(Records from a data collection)
"""

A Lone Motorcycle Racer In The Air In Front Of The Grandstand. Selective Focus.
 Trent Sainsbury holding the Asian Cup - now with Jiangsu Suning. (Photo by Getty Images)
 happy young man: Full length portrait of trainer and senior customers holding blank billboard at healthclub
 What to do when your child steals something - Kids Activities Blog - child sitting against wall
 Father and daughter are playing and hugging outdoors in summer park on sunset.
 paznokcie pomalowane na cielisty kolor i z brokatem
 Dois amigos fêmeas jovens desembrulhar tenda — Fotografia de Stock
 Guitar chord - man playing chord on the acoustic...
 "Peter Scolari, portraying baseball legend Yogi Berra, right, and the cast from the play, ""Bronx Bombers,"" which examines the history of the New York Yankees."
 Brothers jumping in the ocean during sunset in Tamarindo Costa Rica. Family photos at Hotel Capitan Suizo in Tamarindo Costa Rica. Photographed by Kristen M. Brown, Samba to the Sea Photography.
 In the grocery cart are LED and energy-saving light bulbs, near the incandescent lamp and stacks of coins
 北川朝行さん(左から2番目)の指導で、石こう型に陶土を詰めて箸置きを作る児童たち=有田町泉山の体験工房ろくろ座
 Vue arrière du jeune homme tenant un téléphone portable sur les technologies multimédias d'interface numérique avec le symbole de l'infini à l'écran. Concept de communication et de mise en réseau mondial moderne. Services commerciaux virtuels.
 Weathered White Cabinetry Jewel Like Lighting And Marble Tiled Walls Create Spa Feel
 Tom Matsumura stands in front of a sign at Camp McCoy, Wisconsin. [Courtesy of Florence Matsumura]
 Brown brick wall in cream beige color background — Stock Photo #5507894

"""

INSTRUCTIONS TO FOLLOW → Show every line from the entries above in which the word "Brown" appears.

RESPONSE TO THIS TASK →
 Brothers jumping in the ocean during sunset in Tamarindo Costa Rica. Family photos at Hotel Capitan Suizo in Tamarindo Costa Rica. Photographed by Kristen M. Brown, Samba to the Sea Photography.
 Brown brick wall in cream beige color background — Stock Photo #5507894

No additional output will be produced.